Per l’amministratore delegato, che organizza al meglio i fattori produttivi, più crescita, più bonus e tanta responsabilità verso gli amministratori deleganti. Questi, che dalla crescita ottengono utili, responsabilmente li distribuiscono agli azionisti che responsabilmente, per dirla con Friedman, incassano il profitto. 



Per le imprese del commercio, su per giù lo stesso refrain: quella crescita produttiva occorre venderla, a tutti i costi, per incassare. Agli uomini di marketing il compito di produrre domanda che smaltisce l’offerta, offerta dalla crescita; quelli della pubblicità fanno in modo che quella crescita incontri acquirenti, dia i suoi frutti: tutti insieme fanno questo responsabilmente, incassando laute parcelle.

Per l’industria finanziaria finanziare la crescita, fornire credito per produrre e per consumare, incassando per il tornaconto dei prestatori; sotto stress al test della responsabilità. Per i politici quando la crescita si fa ricchezza va distribuita, questo il loro mestiere. Guadagnano consenso e potere; raccattano fragili maggioranze elettorali che vanno coccolate, sacrificando forse l’interesse e la responsabilità generale.



Per i consumatori ruolo ingrato: non guadagnano, spendono più di quant’hanno, acquistano più di quanto devono; smaltiscono a “più non posso”, inquinano. Responsabilità: pah! Insomma, facendo la somma, tornaconti dispari; la responsabilità poi: ognuno per sé, Dio per tutti. 

Il giocattolo della crescita mostra gli anni, gli interpreti invece gli affanni: ruoli opachi, business abborracciati, meccanismi grippati, risorse sprecate, valore bruciato; margini ridotti, crediti inattingibili, debito per tutti; l’ambiente puzzolente, degradato, ecc.

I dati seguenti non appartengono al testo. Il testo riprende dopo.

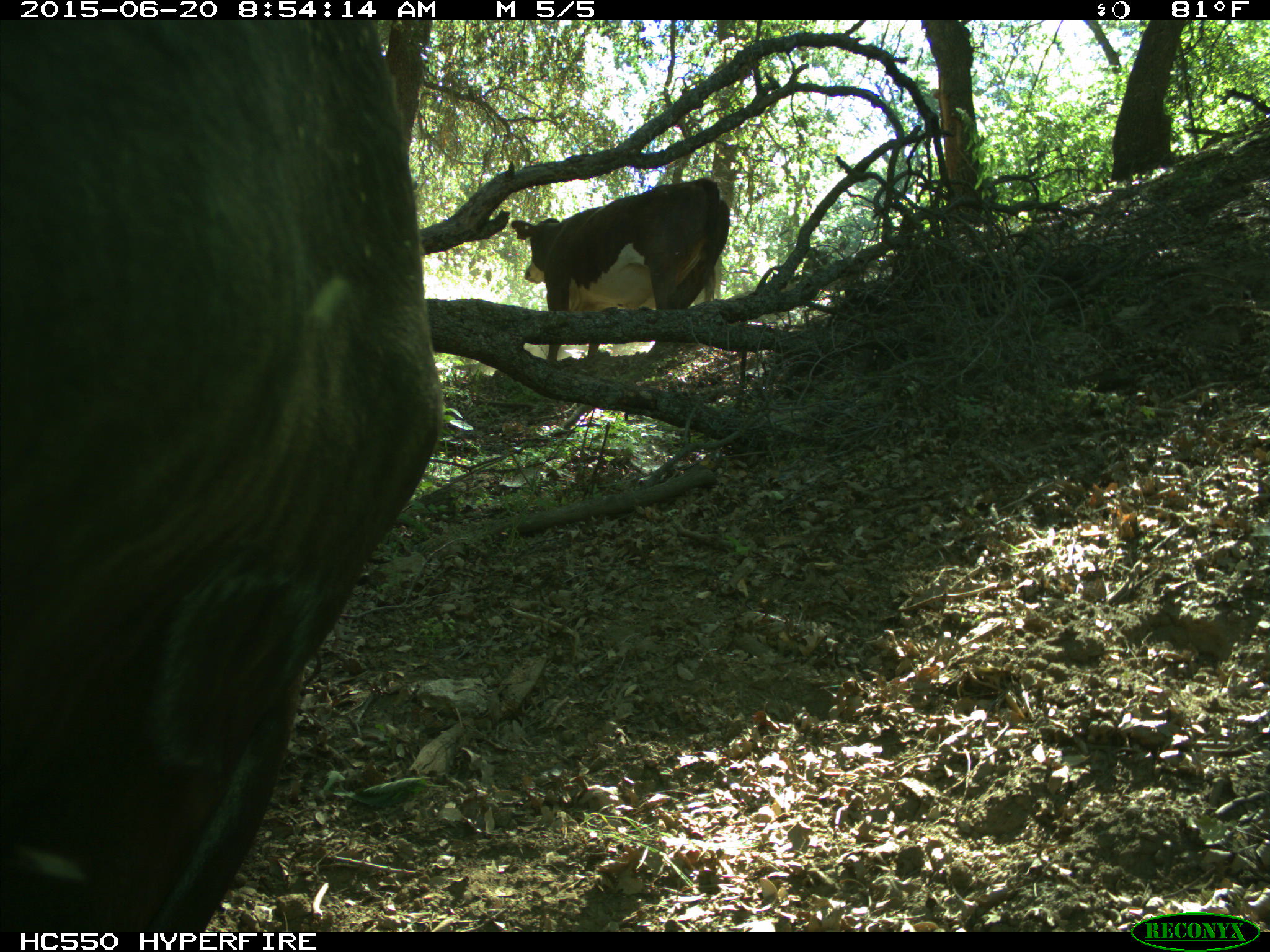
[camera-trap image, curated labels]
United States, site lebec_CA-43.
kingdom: Animalia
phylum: Chordata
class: Mammalia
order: Artiodactyla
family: Bovidae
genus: Bos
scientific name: Bos taurus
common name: domestic cow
Bos taurus (domestic cow).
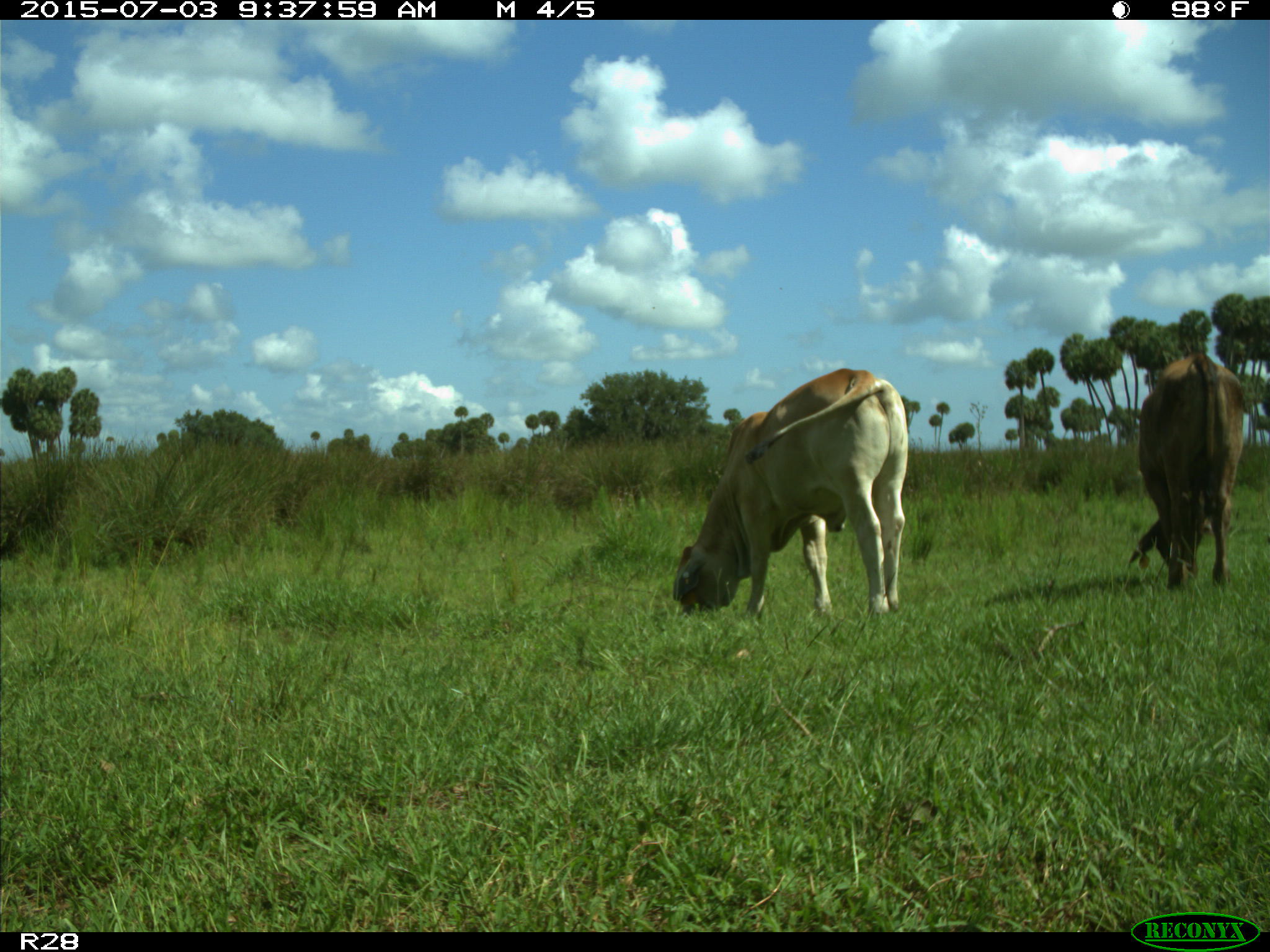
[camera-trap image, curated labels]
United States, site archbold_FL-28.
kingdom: Animalia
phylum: Chordata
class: Mammalia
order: Artiodactyla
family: Bovidae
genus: Bos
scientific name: Bos taurus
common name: domestic cow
Bos taurus (domestic cow).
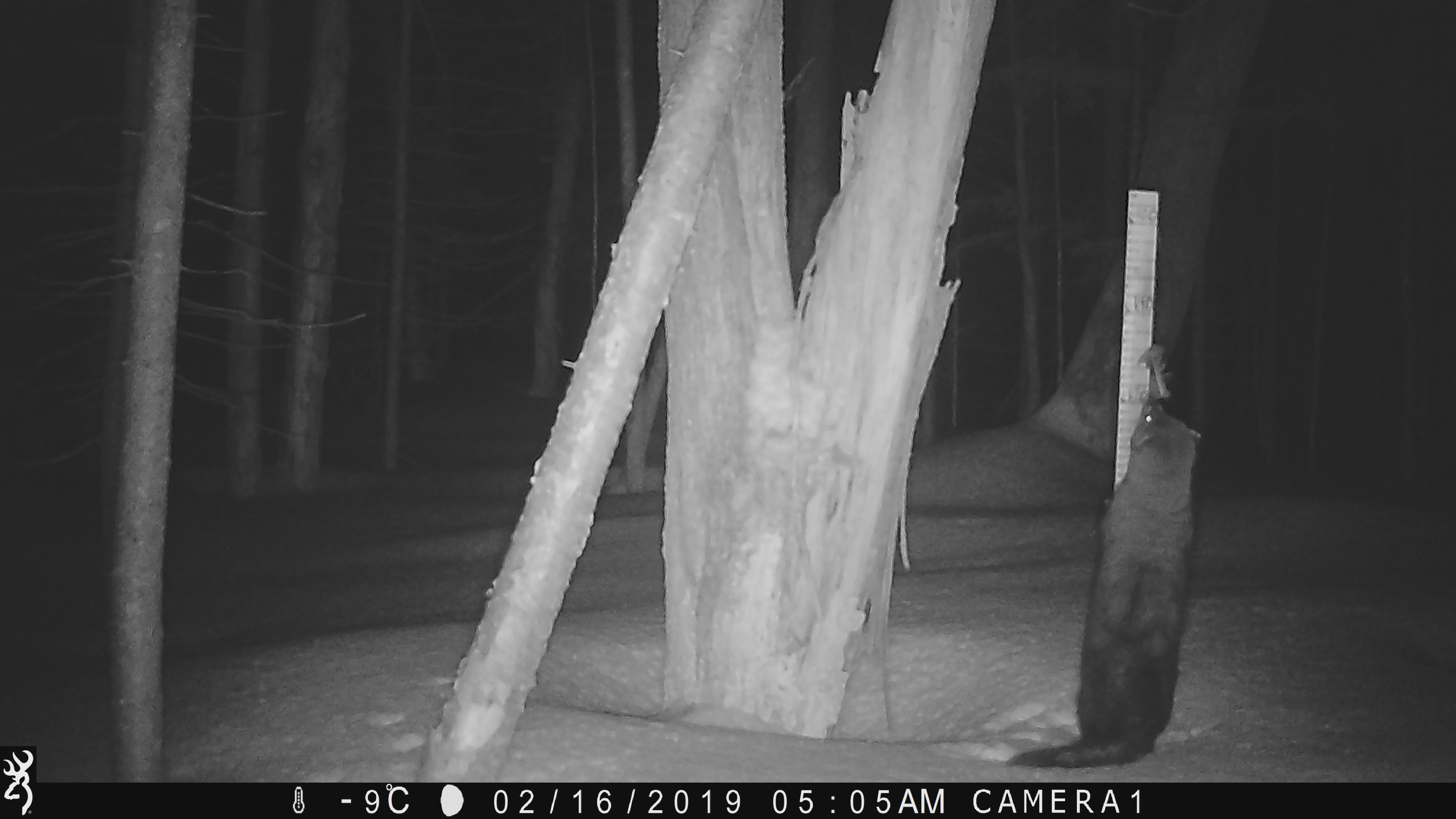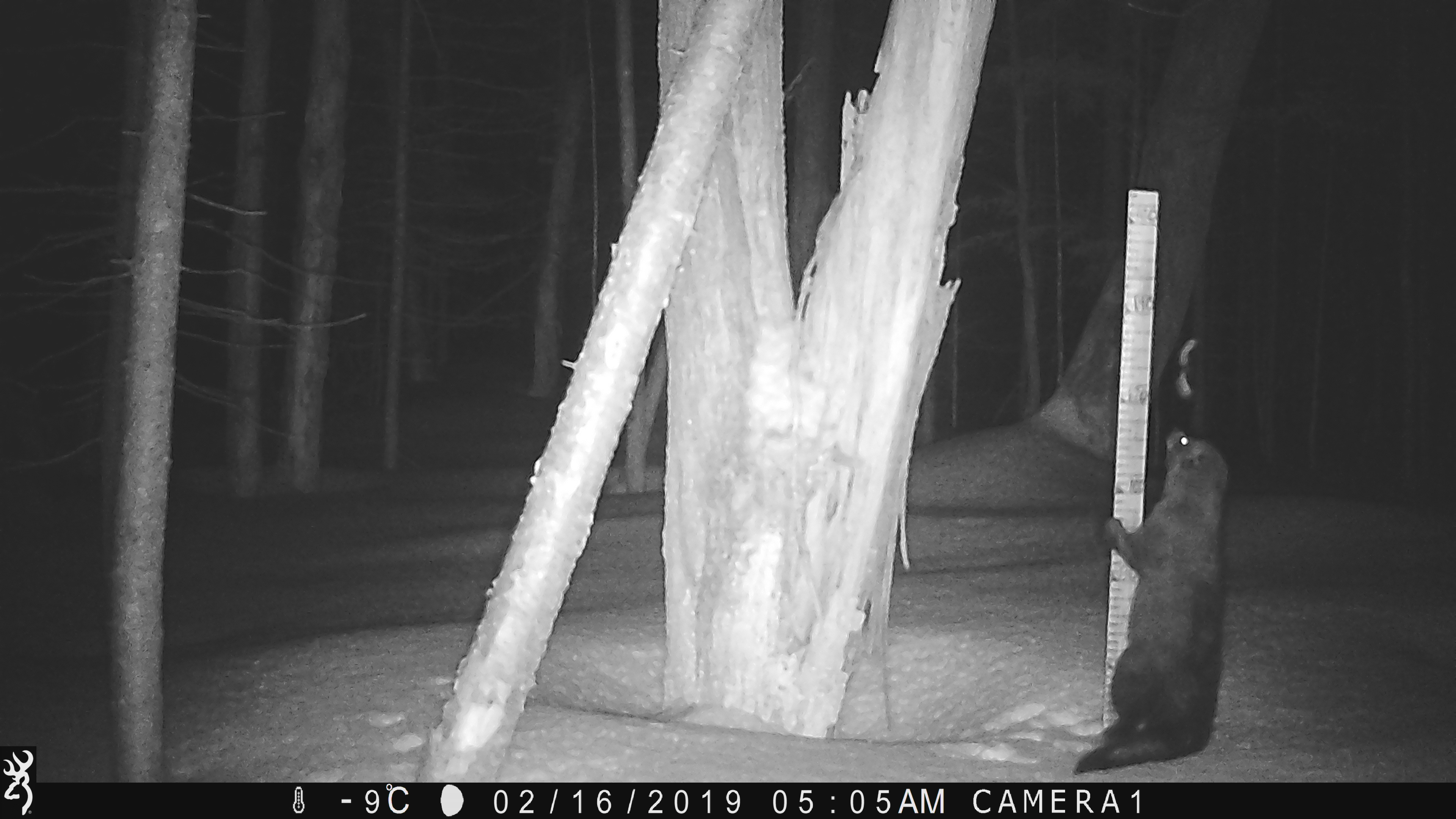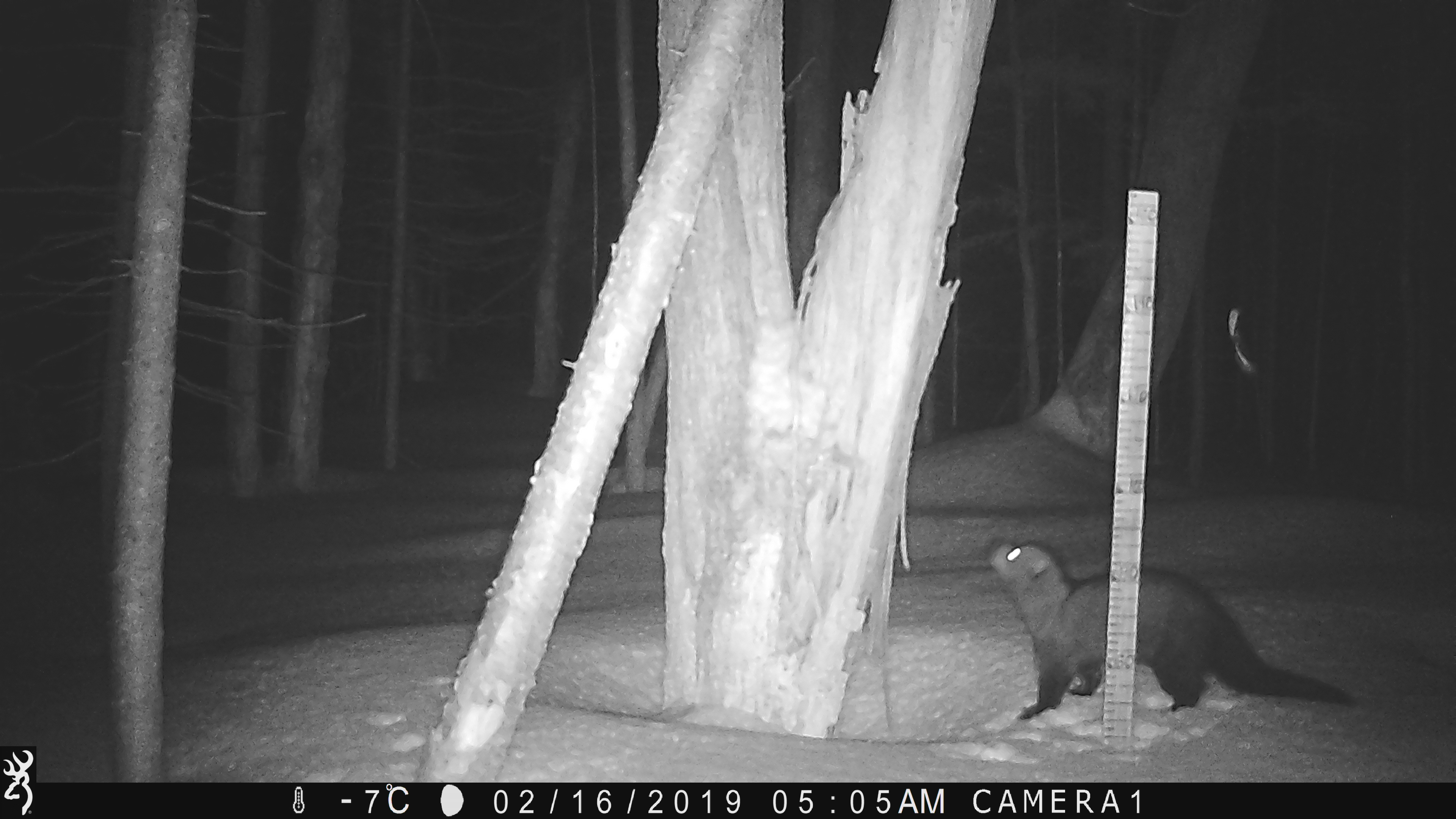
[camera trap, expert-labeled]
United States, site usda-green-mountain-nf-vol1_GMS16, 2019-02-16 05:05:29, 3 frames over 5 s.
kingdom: Animalia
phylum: Chordata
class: Mammalia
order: Carnivora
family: Mustelidae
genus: Pekania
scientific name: Pekania pennanti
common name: fisher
Fisher (Pekania pennanti).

Tra tanta insufficienza, sembra scorgersi una chance. Là dove quelli che della vita spesa a fare la spesa fanno lavoro, che con quella spesa generano la crescita – clienti di quel tutto reso merce, poi consumato, poi smaltito; quel tutto che sta dappertutto e lascia tracce indelebili – si ha l’opportunità e la convenienza a fare meglio. Meglio per tutti. Sì. Fare, oltre la pratica dilettante e torna il tornaconto nell’acquistare: al mercato gestire una domanda ecosostenibile e pro-redditizia, il no-packaging per esempio; condizionare il prezzo e la qualità dell’offerta; poi fare offerta, mettendo a profitto le risorse immateriali ed ecocompatibili dei consumatori, per rifocillare il reddito. 

Torna utile e fa utili governare i processi di crescita che tengono in ordine quel mercato che abita tutto: l’ambiente appunto, la Terra. Quella terra sulla quale poter camminare lasciando tracce delebili. Possibile coniugare crescita, tornaconto e responsabilità.